File: selgmented.Rd

package info (click to toggle)
r-cran-segmented 2.2-1-1
links: PTS, VCS
area: main
in suites: forky, sid
size: 1,524 kB
sloc: makefile: 2
file content (196 lines) | stat: -rw-r--r-- 11,294 bytes
\name{selgmented}
\alias{selgmented}
\alias{stelpmented}

%- Also NEED an '\alias' for EACH other topic documented here.
\title{
  Selecting the number of breakpoints/changepoints in segmented/stepmented regression
}
\description{
This function selects (and estimates) the number of breakpoints/changepoints of the segmented/stepmented relationship according to the BIC/AIC criterion or sequential hypothesis testing (via the pseudo-Score test).
}
\usage{
selgmented(olm, seg.Z, Kmax=10, type=c("bic", "aic", "score", "davies"), 
  alpha = 0.05, control = seg.control(), refit = FALSE, stop.if = 6, 
  return.fit = TRUE, bonferroni = FALSE, msg = TRUE, plot.ic = FALSE, th = NULL, 
  G = 1, check.dslope = TRUE)

stelpmented(olm, seg.Z, Kmax=10, type=c("bic", "aic", "score", "davies"), 
  alpha = 0.05, control = seg.control(), refit = FALSE, stop.if = 6, 
  return.fit = TRUE, bonferroni = FALSE, msg = TRUE, plot.ic = FALSE, th = NULL, 
  G = 1, check.dslope = TRUE, a=1, Cn=1)
}

%- maybe also 'usage' for other objects documented here.
\arguments{
  \item{olm}{
A starting \code{lm} or \code{glm} object, or a simple numerical vector meaning the response variable.
}
  \item{seg.Z}{
A one-side formula for the segmented variable. Only one term can be included, and it can be omitted if \code{olm} is a (g)lm fit including just one numeric covariate. Also \code{seg.Z} might be omitted, and will be taken as 1,2..., if \code{olm} is a single numeric vector. 
}
  \item{Kmax}{
The maximum number of breakpoints being tested. If \code{type='bic'} or \code{type='aic'}, any integer value can be specified; otherwise at most \code{Kmax=2} breakpoints can be tested via the Score or Davies statistics.
}
  \item{type}{
Which criterion should be used? Options \code{"score"} and \code{"davies"} allow to carry out sequential hypothesis testing with no more than 2 breakpoints (\code{Kmax=2}). Alternatively, the number of breakpoints can be selected via the BIC (or AIC) with virtually no upper bound for \code{Kmax}.
}
  \item{alpha}{
The fixed type I error probability when sequential hypothesis testing is carried out (i.e. \code{type='score'} or \code{'davies'}). It is also used when \code{type='bic'} (or \code{type='aic'}) and \code{check.dslope=TRUE} to remove the breakpoints based on the slope diffence t-value.
}
  \item{control}{
See \code{\link{seg.control}}.
}
  \item{refit}{
If \code{TRUE}, the final selected model is re-fitted using arguments in \code{control}, typically with bootstrap restarting. Set \code{refit=FALSE} to speed up computation (and possibly accepting near-optimal estimates). It is always \code{TRUE} if \code{type='score'} or \code{type='davies'}.

→ Listed entries
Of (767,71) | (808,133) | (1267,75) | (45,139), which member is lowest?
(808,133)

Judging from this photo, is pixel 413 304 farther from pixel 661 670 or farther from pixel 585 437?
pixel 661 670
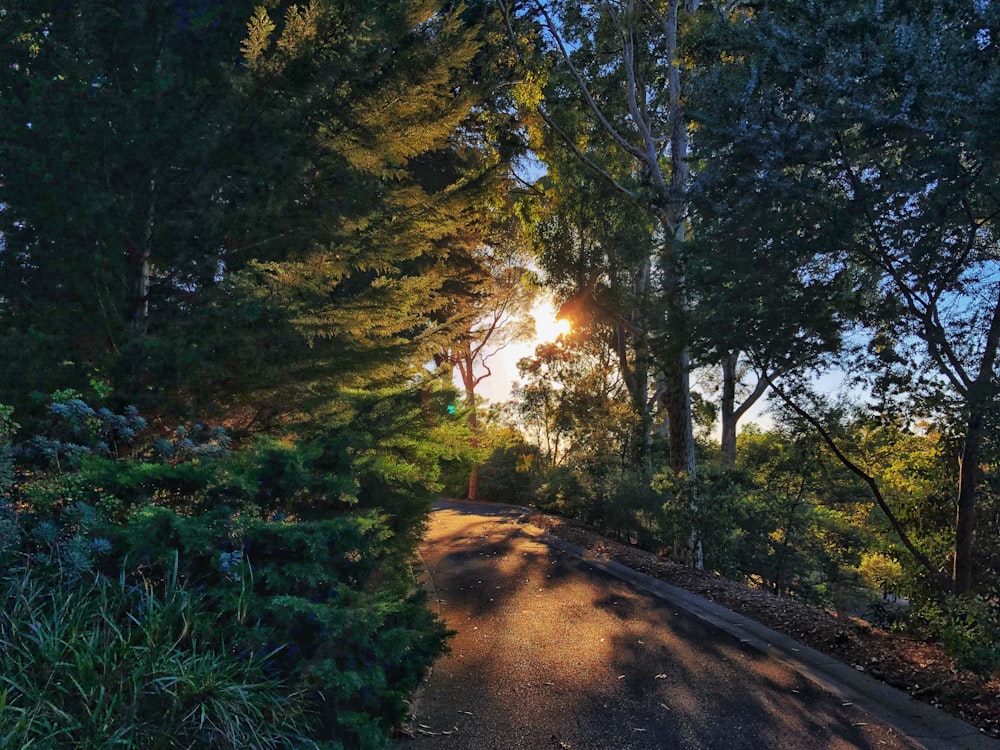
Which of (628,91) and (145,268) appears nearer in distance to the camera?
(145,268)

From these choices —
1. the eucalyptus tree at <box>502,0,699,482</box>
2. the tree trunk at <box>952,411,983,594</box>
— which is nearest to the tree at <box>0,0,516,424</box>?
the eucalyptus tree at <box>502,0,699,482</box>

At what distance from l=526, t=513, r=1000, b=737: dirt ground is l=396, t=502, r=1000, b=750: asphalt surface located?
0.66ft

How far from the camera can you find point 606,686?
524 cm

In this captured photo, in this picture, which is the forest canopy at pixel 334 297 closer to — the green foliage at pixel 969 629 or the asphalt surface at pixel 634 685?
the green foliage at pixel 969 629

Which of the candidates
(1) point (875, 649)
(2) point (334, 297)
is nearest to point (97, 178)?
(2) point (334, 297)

* * *

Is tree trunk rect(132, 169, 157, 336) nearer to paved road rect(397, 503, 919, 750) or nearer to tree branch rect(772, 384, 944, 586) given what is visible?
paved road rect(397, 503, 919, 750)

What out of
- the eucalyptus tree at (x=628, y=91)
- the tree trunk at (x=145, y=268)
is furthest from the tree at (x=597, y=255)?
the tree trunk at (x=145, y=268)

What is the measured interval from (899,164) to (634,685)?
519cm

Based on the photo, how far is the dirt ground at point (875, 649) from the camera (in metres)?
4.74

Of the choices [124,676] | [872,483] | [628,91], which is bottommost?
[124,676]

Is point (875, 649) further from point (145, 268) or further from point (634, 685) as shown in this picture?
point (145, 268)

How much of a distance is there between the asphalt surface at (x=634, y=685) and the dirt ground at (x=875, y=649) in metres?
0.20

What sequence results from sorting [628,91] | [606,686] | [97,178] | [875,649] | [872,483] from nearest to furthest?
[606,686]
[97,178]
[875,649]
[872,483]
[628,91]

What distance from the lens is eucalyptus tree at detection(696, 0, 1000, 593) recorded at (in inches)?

→ Exercise requirements
In the selgmented help page, what is the maximum number of breakpoints that can be tested with the Score or Davies statistics?

→ Worked answer
Two breakpoints (Kmax=2).